To ensure a vertical disposition and provide parallel guidance of the pushing means in said patents, synchronized chains or ropes are employed, which results in a very expensive and difficult to maintain arrangement. In U.S. Pat. No. 3,796,330, the arrangement creates a considerable reduction of cargo space which results in a loss of payload. Due to a moment arm affect wherein the prior pushing means tends to rotate about vertical axes, lateral connecting beams are provided to resist such rotation. One of said connecting beams is adjacent the floor and lift trucks must pass over the same when loading the vehicle.
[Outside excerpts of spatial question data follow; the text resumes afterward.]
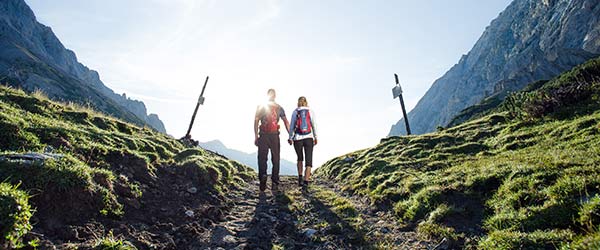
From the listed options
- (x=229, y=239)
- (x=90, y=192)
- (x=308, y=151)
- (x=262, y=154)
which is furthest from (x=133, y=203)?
(x=308, y=151)

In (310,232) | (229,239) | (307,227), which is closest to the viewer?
(229,239)

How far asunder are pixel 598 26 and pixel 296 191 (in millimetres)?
163144

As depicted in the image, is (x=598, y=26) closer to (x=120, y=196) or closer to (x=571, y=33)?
(x=571, y=33)

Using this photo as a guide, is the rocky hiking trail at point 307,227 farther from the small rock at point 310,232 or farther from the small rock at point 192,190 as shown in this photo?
the small rock at point 192,190

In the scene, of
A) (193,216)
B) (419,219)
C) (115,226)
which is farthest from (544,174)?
(115,226)

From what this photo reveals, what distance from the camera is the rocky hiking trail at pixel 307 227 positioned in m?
5.70

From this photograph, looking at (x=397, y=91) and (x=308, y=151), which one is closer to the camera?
(x=308, y=151)

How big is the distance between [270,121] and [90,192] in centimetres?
637

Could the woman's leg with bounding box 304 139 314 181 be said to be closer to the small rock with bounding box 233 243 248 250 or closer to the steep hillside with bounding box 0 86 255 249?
the steep hillside with bounding box 0 86 255 249

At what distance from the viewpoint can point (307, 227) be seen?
6.88 metres

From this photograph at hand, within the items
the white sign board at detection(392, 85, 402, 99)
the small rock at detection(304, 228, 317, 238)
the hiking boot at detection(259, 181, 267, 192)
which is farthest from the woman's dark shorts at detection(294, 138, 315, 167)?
the white sign board at detection(392, 85, 402, 99)

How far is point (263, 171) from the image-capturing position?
1135 cm

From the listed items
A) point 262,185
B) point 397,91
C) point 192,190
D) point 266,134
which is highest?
point 397,91

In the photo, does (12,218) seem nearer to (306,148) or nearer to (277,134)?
(277,134)
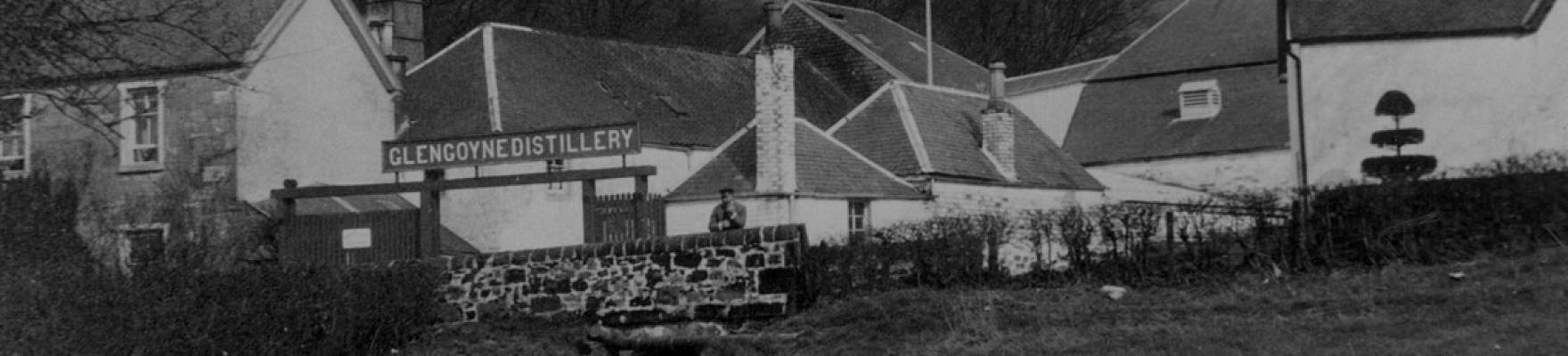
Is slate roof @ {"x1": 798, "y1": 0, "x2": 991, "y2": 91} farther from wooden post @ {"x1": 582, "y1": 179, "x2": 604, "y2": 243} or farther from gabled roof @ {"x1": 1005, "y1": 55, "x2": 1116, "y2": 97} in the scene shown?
wooden post @ {"x1": 582, "y1": 179, "x2": 604, "y2": 243}

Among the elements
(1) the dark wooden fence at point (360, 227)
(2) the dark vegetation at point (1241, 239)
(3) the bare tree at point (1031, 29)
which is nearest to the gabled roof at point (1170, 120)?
(3) the bare tree at point (1031, 29)

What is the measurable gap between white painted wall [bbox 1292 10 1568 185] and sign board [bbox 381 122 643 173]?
43.7 ft

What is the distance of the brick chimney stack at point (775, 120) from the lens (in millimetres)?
31734

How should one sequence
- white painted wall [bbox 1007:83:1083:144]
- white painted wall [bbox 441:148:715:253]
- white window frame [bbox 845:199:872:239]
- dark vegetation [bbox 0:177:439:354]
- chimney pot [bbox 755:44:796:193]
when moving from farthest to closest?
white painted wall [bbox 1007:83:1083:144]
white painted wall [bbox 441:148:715:253]
white window frame [bbox 845:199:872:239]
chimney pot [bbox 755:44:796:193]
dark vegetation [bbox 0:177:439:354]

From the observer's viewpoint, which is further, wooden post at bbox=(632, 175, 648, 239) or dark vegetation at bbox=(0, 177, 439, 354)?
wooden post at bbox=(632, 175, 648, 239)

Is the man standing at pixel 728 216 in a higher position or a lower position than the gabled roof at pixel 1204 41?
lower

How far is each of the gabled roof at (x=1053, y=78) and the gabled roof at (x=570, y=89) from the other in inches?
404

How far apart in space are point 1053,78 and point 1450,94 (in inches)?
977

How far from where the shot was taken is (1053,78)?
5472 cm

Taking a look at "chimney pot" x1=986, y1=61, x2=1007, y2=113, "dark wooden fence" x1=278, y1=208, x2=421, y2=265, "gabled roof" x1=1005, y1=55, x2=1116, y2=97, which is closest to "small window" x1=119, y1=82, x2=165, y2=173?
"dark wooden fence" x1=278, y1=208, x2=421, y2=265

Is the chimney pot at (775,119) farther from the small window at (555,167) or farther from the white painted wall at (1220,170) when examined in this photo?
the white painted wall at (1220,170)

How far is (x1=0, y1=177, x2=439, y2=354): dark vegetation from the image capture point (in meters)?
19.1

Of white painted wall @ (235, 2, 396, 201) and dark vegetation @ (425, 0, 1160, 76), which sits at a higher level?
dark vegetation @ (425, 0, 1160, 76)

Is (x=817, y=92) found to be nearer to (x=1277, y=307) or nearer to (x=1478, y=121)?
(x=1478, y=121)
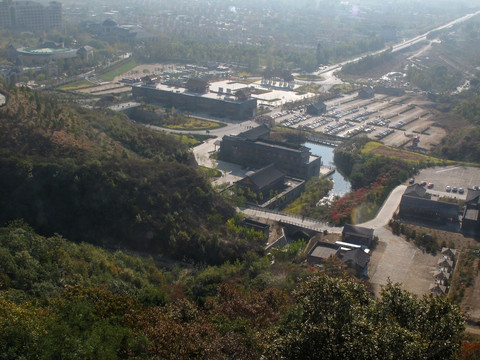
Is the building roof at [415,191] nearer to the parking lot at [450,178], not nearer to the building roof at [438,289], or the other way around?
the parking lot at [450,178]

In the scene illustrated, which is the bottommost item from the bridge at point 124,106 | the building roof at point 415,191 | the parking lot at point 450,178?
the bridge at point 124,106

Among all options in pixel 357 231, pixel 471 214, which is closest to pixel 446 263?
pixel 357 231

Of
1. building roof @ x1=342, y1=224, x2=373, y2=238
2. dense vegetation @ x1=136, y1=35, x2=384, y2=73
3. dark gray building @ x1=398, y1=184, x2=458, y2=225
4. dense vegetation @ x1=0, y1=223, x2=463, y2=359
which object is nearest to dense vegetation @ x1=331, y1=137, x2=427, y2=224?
dark gray building @ x1=398, y1=184, x2=458, y2=225

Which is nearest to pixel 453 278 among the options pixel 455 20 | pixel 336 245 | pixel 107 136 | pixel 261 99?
pixel 336 245

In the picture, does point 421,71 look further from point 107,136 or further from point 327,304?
point 327,304

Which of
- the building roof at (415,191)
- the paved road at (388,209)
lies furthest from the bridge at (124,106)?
the building roof at (415,191)

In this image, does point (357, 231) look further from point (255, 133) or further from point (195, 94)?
point (195, 94)

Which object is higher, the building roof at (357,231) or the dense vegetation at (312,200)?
the building roof at (357,231)
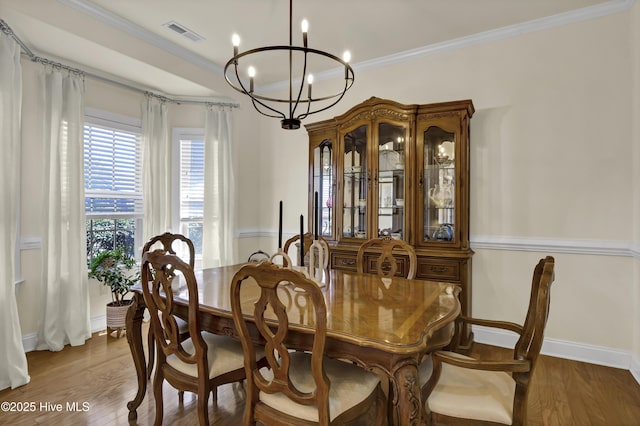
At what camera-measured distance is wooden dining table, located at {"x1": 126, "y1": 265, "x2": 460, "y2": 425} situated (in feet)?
4.18

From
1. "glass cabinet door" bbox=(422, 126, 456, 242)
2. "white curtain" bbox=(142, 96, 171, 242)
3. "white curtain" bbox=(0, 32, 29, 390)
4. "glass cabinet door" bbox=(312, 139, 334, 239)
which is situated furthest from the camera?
"white curtain" bbox=(142, 96, 171, 242)

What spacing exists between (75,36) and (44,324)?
2458 mm

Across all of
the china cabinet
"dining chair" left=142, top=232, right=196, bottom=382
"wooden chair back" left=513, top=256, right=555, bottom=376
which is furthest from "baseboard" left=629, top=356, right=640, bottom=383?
"dining chair" left=142, top=232, right=196, bottom=382

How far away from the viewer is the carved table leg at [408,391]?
126 cm

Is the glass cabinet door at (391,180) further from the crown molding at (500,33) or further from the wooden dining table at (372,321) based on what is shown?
the wooden dining table at (372,321)

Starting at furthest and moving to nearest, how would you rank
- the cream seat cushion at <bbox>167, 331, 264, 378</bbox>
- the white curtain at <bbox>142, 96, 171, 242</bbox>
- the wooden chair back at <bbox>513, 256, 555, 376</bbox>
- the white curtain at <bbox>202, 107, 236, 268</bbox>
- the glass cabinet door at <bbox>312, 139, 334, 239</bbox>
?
the white curtain at <bbox>202, 107, 236, 268</bbox>
the white curtain at <bbox>142, 96, 171, 242</bbox>
the glass cabinet door at <bbox>312, 139, 334, 239</bbox>
the cream seat cushion at <bbox>167, 331, 264, 378</bbox>
the wooden chair back at <bbox>513, 256, 555, 376</bbox>

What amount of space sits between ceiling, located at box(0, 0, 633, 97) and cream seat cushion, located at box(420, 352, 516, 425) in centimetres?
268

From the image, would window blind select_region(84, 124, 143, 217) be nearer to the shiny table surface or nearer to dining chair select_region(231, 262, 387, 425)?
the shiny table surface

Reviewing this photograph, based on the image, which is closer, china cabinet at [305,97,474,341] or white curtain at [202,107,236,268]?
china cabinet at [305,97,474,341]

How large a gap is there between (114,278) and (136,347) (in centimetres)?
155

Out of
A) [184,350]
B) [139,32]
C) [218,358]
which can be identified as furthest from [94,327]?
[139,32]

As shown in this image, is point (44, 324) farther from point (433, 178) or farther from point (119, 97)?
point (433, 178)

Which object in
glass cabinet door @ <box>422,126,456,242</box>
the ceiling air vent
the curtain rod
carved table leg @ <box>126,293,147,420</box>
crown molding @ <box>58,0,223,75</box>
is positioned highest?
the ceiling air vent

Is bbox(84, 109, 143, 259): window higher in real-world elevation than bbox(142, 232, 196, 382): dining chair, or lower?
higher
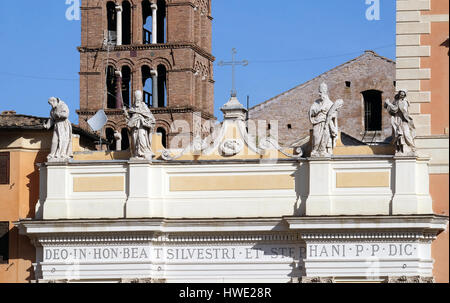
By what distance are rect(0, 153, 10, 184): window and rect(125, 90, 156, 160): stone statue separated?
3.49 m

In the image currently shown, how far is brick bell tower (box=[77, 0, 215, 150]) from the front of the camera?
82625 mm

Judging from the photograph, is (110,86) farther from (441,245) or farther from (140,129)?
(441,245)

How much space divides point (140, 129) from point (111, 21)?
145 ft

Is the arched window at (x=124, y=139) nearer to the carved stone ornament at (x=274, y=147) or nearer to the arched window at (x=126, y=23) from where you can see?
the arched window at (x=126, y=23)

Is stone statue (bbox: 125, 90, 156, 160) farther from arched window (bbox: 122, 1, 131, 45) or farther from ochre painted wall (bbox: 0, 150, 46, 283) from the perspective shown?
arched window (bbox: 122, 1, 131, 45)

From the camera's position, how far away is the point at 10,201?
42.1 metres

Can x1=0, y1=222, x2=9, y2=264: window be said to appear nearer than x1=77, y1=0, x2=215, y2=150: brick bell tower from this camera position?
Yes

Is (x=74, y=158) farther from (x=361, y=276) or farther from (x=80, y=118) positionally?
(x=80, y=118)

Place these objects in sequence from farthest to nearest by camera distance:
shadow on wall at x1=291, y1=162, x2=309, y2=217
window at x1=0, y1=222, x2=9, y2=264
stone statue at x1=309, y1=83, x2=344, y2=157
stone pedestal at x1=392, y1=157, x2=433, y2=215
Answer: window at x1=0, y1=222, x2=9, y2=264 → shadow on wall at x1=291, y1=162, x2=309, y2=217 → stone statue at x1=309, y1=83, x2=344, y2=157 → stone pedestal at x1=392, y1=157, x2=433, y2=215

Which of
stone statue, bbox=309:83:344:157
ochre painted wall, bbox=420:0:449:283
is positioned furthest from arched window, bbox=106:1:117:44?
stone statue, bbox=309:83:344:157
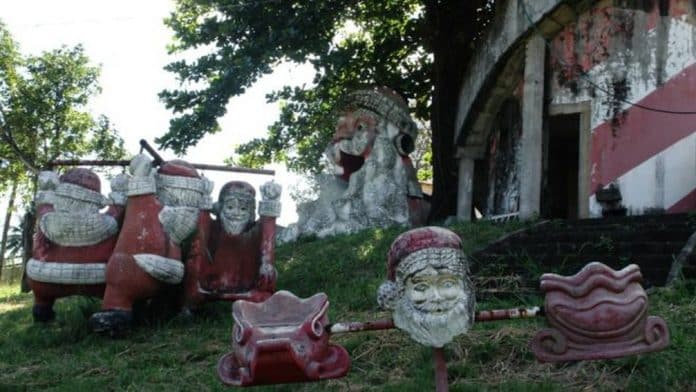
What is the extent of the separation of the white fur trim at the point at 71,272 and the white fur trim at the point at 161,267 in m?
0.41

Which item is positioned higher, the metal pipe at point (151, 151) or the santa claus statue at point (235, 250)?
the metal pipe at point (151, 151)

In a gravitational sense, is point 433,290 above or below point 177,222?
below

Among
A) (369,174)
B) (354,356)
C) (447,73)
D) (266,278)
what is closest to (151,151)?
(266,278)

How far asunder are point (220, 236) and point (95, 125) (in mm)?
10498

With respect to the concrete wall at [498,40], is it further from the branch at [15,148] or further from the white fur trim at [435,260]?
the branch at [15,148]

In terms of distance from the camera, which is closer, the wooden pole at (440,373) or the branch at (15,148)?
the wooden pole at (440,373)

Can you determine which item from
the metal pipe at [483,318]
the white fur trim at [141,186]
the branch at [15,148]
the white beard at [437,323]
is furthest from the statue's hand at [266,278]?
the branch at [15,148]

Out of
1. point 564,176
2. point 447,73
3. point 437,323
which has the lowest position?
point 437,323

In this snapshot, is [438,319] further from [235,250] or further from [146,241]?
[235,250]

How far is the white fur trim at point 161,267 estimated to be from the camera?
6.22 metres

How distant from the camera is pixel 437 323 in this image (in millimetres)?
3383

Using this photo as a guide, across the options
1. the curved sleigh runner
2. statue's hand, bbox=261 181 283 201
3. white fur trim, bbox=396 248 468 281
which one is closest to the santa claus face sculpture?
statue's hand, bbox=261 181 283 201

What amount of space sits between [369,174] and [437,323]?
8.08 m

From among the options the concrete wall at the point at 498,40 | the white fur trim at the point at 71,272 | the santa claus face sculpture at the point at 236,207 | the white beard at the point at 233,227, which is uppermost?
the concrete wall at the point at 498,40
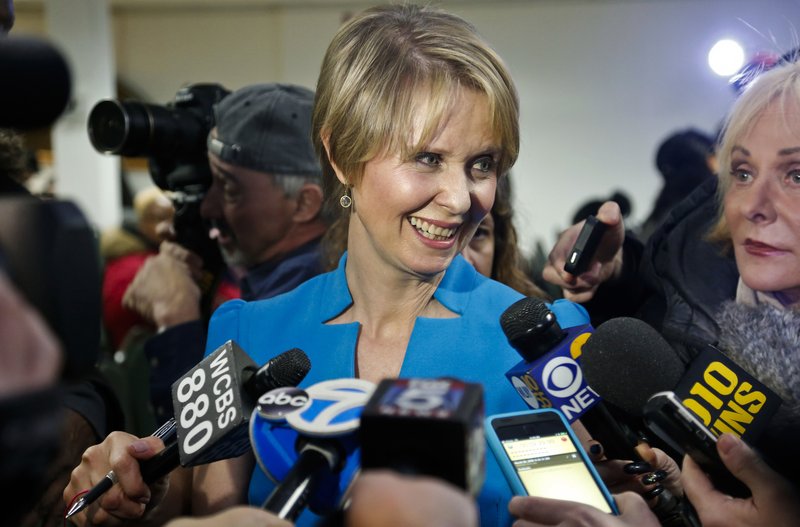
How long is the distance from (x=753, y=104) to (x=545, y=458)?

The prior art vehicles due to their construction have control problems due to said wall bulge. It is difficult to have access to cables, chains and the like for maintenance purposes. The side walls of the vehicles have projections which rub against the compressible product thereby damaging the same. These and other disadvantages of the prior art are overcome by the present invention.
The structural strength of conventional, standard dry cargo semi-trailers is not sufficient to withstand the loads imposed upon them by these loading systems. Consequently, specially engineered and constructed trailers must be used, resulting in a much higher cost. In other words, these loading systems cannot be economically added to standard construction semi-trailers.
The system described in U.S. Pat. No. 4,004,703 has one major drawback. The "pushing means" (or, in this case, it would actually be "pulling means") have no mechanical, built-in provision for returning to the open (rear) end of the trailer enclosure to receive the next load and to perform another loading (compression) cycle. The "pull cables" must be returned to the rear by hand (impossible due to the resisting forces involved) or by some mechanical device such as forklift truck dragging them out. The basic problem, of course, is that the actuating mechanism, block-and-tackle, is a "one way motion" device. It can pull ropes or cables, but it cannot push them back.